Logró darse trampolines hacia atrás y hacia adelante bien templado entre los
tubos como un cristo retobado, y cuando acabó su última vuelta, seguramente
sintiendo en el tuétano el calor de la conquista, cayó con una rodilla al piso
y quedó perfilado para dar la estocada. Frente a él había dos mujeres africanas
de talle grande, que no venían de la fiesta pero que terminaron encendiéndola.
Con la voz balbuceante y acuosa, imprimiéndole a su genuflexión un matiz
reverencial, muy berraco el guatemalteco, se lanzó al cante.
Soy un hombre
muy honrado
Que me gusta
lo mejor
Las mujeres
no me faltan
Ni el dinero
ni el amor…
Fue cuestión de un bis para que el vagón entero se
juntara en un solo coro. El guitarrero italiano dejó su folclor y acompañó al
juglar con un punteo aproximado. El resto de la forza azzurri, que para entonces disfrutaba de la botella de vino
con el corcho flotando en el interior, hizo el aguante con un cántico de barra.
Un árabe robusto, que también se encontró de repente con esa fiesta en su
vagón, colaboró haciendo de la carrocería un tambor, y su mujer, más pequeña y
más maciza que él, se soltó con tal enjundia al baile que parecía iba terminar
zafándose de un tirón el foulard que llevaba en la cabeza y poniéndoselo como
corbata al matador guatemalteco.
El canto agarró un crescendo reverberante y al rato la
fauna sudorosa que éramos nos encontramos apretados en un:
¡Ay, ay, ay,
ay!
¡Ay, ay
amor!
¡Ay mi morena
de mi corazón!
Una vuelta y otra y una vuelta más. Las ventanas
empañadas y la gente dando golpes al techo para que escapen los demonios. El
guatemalteco, firme como el flan con su rodilla a tierra, tomó de la mano a una
de las negras, que pataleaba extasiada por semejante show, y cuando se sintió
satisfecho de tanto coro le dio un beso delicado y se ganó una ovación.
La mujer, con dos cicatrices en relieve sobre la
mejilla izquierda y un diente de oro con el brillo desgastado, brincó de su
asiento y se despachó un flamenco bastante correcto para las circunstancias. La
guitarra, las palmas y las percusiones que acompañaban llevaban el temple de
una rumba, por lo que a la africana, que ahora se ponía al frente del escenario
dejando al guatemalteco recuperarse en un rincón, le resultó natural cantar
algo que decía:
Baila morena,
baila tu culo huevos…
Me acerqué y dejé que repitiera esa línea varias veces
para estar seguro, y entonces le pregunté lo obvio:
-¿Eso es en español?
-¡Claro, tío! –respondió- ¡Yo viví en Andalucía!

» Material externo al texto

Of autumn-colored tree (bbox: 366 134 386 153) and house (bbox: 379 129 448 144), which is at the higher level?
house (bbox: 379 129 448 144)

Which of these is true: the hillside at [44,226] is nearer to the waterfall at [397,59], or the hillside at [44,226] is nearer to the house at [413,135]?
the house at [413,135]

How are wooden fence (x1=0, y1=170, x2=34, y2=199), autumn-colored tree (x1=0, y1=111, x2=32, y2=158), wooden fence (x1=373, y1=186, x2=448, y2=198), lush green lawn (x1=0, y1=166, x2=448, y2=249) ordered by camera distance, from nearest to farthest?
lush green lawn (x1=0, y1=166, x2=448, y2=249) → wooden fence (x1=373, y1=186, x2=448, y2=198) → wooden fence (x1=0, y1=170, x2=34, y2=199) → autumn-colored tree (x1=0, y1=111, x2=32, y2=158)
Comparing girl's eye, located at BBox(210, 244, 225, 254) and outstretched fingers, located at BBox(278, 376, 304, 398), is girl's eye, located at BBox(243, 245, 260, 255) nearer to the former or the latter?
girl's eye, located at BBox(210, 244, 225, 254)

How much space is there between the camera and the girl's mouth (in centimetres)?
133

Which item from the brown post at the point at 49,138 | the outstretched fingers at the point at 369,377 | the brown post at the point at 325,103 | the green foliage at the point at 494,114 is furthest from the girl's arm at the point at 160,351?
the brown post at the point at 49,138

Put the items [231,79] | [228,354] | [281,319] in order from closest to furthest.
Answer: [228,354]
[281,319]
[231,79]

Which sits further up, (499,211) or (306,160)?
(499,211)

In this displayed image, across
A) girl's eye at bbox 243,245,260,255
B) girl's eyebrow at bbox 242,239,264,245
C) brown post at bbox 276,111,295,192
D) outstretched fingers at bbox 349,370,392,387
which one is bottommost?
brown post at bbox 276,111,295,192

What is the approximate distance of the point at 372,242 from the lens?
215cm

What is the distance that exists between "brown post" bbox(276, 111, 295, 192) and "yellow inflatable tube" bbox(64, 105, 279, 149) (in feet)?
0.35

Y siguió bailando y diciendo olé y vociferando
sandeces en español mientras el pueblo, ya reducido en número, continuaba
celebrando el desinhibido contoneo de sus kilos demás estrujados sin recato en
un vestido de lycra verde.
Para ser apreciada en su conjunto, la fiesta requería
de paneos sucesivos de un extremo al otro del vagón. Por momentos se sentía la
alegría resacosa de aquella escena del autobús en Almost Famous, y a ratos el
ambiente parecía lleno del oleaje alucinado de Fear and Loathing in Las Vegas.
El trayecto duró media hora, pero el viaje se expandió
como en los desprendimientos astrales.
Viajar en colectivo era eso.
Al bajar en République, miré el reloj y ya era lunes.